• _阅读选段_:
>>

【题解】
豫让在春秋末年曾做过晋贵族范氏、中行氏的家臣,因不被重用而投奔智伯。智伯非常尊重他。在赵、魏、韩三家贵族合谋灭了智氏之后,他改名换姓,潜入赵襄子宫中企图行刺,未遂而被捕获。释放后,他又用漆身吞炭的办法改变了容貌和声音,再一次行刺,结果又一次被俘。于是,他要求赵襄子将衣服脱给他,他朝着衣服“三跃而击之”,然后伏剑自杀。
历来人们都称赞豫让是忠义之士。本文作者认为豫让的行为是不值得称道的。真正的忠义应该表现在诱导君主“销患于未形,保治于未然”,必要时以死进谏,促使君主悔悟。作者所提倡的做法,显然比豫让的行为高明得多,但立论的目的无非是更有效地效忠于君主。文末,对那些朝秦暮楚的政客提出的批评,也是由此而来。
【原文】
士君子立身事主,既名知己,则当竭尽智谋,忠告善道,销患于未形,保治于未然,俾身全而主安。生为名臣,死为上鬼,垂光百世,照耀简策,斯为美也。苟遇知己,不能扶危于未乱之先,而乃捐躯殒命于既败之后,钓名沽誉,眩世炫俗,由君子观之,皆所不取也。

<<

• _数据区块_:
>>

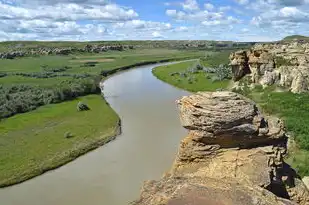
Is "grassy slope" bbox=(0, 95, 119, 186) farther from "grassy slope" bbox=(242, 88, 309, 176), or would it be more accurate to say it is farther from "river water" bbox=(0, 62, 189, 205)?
"grassy slope" bbox=(242, 88, 309, 176)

<<

• _任务目标_: 请根据阅读选段的题解部分,列出豫让先后做过家臣或投奔过的全部主人。

• _参考答案_: 范氏、中行氏、智伯。